This result raises the question of whether 5HT uptake might also be affected by modulating PIP2 levels: PIP2 levels were reduced by m-3M3FBS, but not o-3M3FBS, as reported above (Fig. 1D). As uptake cannot be measured in single cells, these experiments were carried out in populations of HEK-SERT cells. Neither agent induced significant alterations compared with vehicle (Table S1). In addition to [3H]substrate uptake, we also examined pCA uptake as quantified by HPLC (25). Thereby, we ruled out that the pCA that is used as the trigger for transporter-mediated efflux may be differently handled by the transporter: again, neither m-3M3FBS nor o-3M3FBS had any significant effect (867.4 ± 112.2 and 843.6 ± 124.8 pmol/100 µL, respectively; n = 4). The disparity between PIP2-sensitive SERT-mediated current (Fig. 1) and -insensitive uptake supports previous observations of uncoupled ion fluxes through SERT (20), which may additionally require an interaction with syntaxin 1A (22).

HEK-SERT cells were preloaded with the nondegradable substrate, tritiated methyl-4-phenylpyridinium (MPP+), and continuously superfused until a baseline was established. SERT-dependent [3H]MPP+ efflux was induced by pCA (3 µM) (26) and measured by liquid scintillation counting. m-3M3FBS reduced this efflux in a concentration-dependent manner (Fig. 2B). Again, o-3M3FBS had no effect (Fig. 2B). The inhibitory action of m-3M3FBS was attenuated by the PLC inhibitor U73122 (5 µM; Fig. 2C).

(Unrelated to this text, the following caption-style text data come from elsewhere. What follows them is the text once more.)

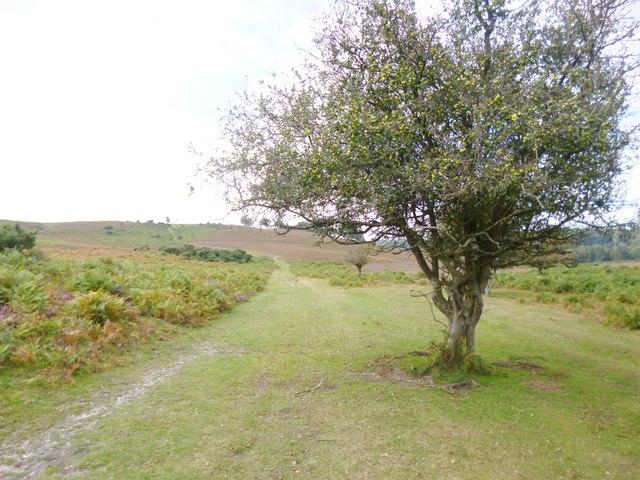 Cunninger Bottom, crab-apple tree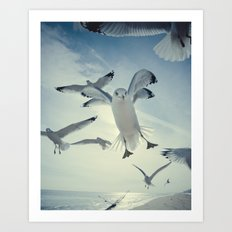 Seagull {Four} Art Print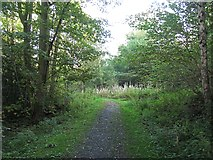 NT0380 : Path, Shore Wood by Richard Webb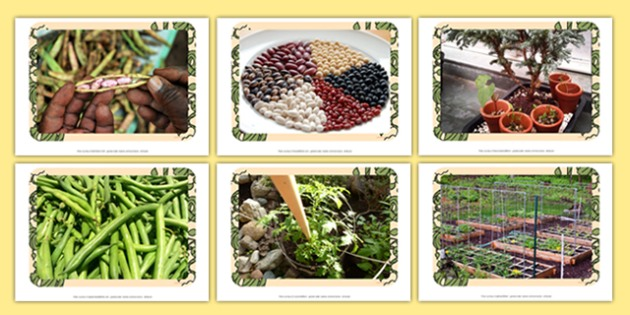 Beanstalks Photo Pack - EYFS, Early Years, plants and growth, Jack and the Beanstalk, Jasper's Beanstalk, Mick Inkpen, Nick Butterworth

PI-4-kinase is involved in the synthesis of PIP2; its inhibition causes effects similar to those of PLC activation, but it is independent of PLC activity and products (27). Superfusion of [3H]MPP+-loaded HEK-SERT cells with phenyl-arseneoxide (PAO; 30 µM), a PI-4-kinase inhibitor, for 10 min before the addition of pCA resulted in a reduction of pCA-induced efflux (Fig. 2C; n = 12–16, P < 0.001 compared with control; one-way ANOVA, followed by Tukey's post hoc test).

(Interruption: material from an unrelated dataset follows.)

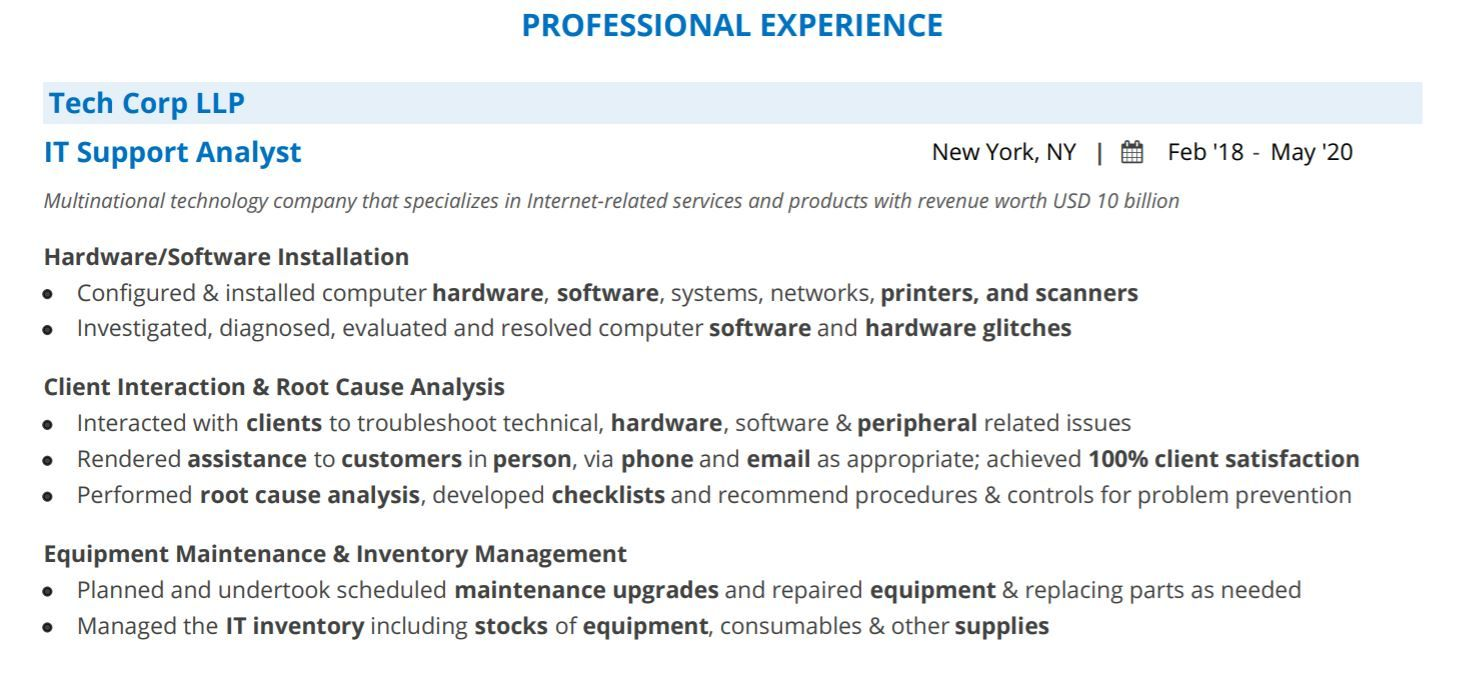 it-professional-resume-professional-experience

In cells coexpressing B2R, the addition of bradykinin (10 nM) significantly reduced pCA-triggered efflux (Fig. 2D; P < 0.05 compared with control; one-way ANOVA, followed by Tukey's post hoc test), which was prevented by the B2R antagonist Hoe 140 (100 nM; Fig. 2D). Thus, depletion of membrane PIP2 through PLC-dependent or -independent mechanisms, or interference with PIP2 protein interactions, reduced transporter-mediated sodium currents and substrate efflux. PIP2 sensitivity of [3H]MPP+ efflux was also found with the norepinephrine transporter: m-3M3FBS reduced d-amphetamine–induced efflux from HEK293-NET cells (Fig. 2E; n = 3). Furthermore, the physiological significance of our findings can be demonstrated by the sensitivity of pCA-induced [3H]MPP+-efflux from rat hippocampal slices toward PIP2 hydrolysis by m-3M3FBS (Fig. 2F). Thus, activation of PLC affected efflux through both recombinant and natively expressed monoamine transporters.

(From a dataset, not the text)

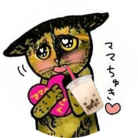 めけこ@冷えピタと共に生きる ( creamfocus )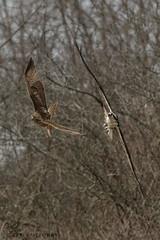Red-tailed Hawk VS Osprey. (Estrada77) Tags: redtailedhawk osprey raptors birdsofprey distinguishedraptors birds birding wildlife nikond500200500mm spring2018 inflight illinois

Second-Messenger Systems Are Activated but Do Not Contribute to PIP2 Effects on SERT: PKC and Ca2+.

Cleavage of PIP2 by PLC yields DAG, which activates PKC, leading to translocation from the cytosol to the membrane. The PKC-β II isoform is the most relevant for amphetamine-induced phosphorylation of transporters (28), and PKC is involved in the initiation of transporter-mediated efflux (25). In HEK-SERT cells, m-3M3FBS, but not o-3M3FBS, translocated recombinant fluorescent β II PKC to the membrane (Fig. S2A), indicative of PKC activation. Moreover, the PKC inhibitor GF109203X (1 µM) significantly diminished SERT-mediated efflux (Fig. S2B), but failed to alter the PIP2-dependent inhibition of efflux by m-3M3FBS (Fig. S2B). Thus, and apparently counterintuitive, the observed change in PKC activity on PLC activation by m-3M3FBS cannot be accounted for as the reason for the pronounced reduction in pCA-induced efflux.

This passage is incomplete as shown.